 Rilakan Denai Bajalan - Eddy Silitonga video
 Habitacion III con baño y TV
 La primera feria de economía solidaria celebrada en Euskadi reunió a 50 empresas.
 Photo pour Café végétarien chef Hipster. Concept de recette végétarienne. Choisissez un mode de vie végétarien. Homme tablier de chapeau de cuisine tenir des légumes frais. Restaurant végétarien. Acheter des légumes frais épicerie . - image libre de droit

§ **ABOUT THIS TASK**:
In full and exactly as written, the listing is to be copied again.

§ **REPLY**:
 Rilakan Denai Bajalan - Eddy Silitonga video
 Habitacion III con baño y TV
 La primera feria de economía solidaria celebrada en Euskadi reunió a 50 empresas.
 Photo pour Café végétarien chef Hipster. Concept de recette végétarienne. Choisissez un mode de vie végétarien. Homme tablier de chapeau de cuisine tenir des légumes frais. Restaurant végétarien. Acheter des légumes frais épicerie . - image libre de droit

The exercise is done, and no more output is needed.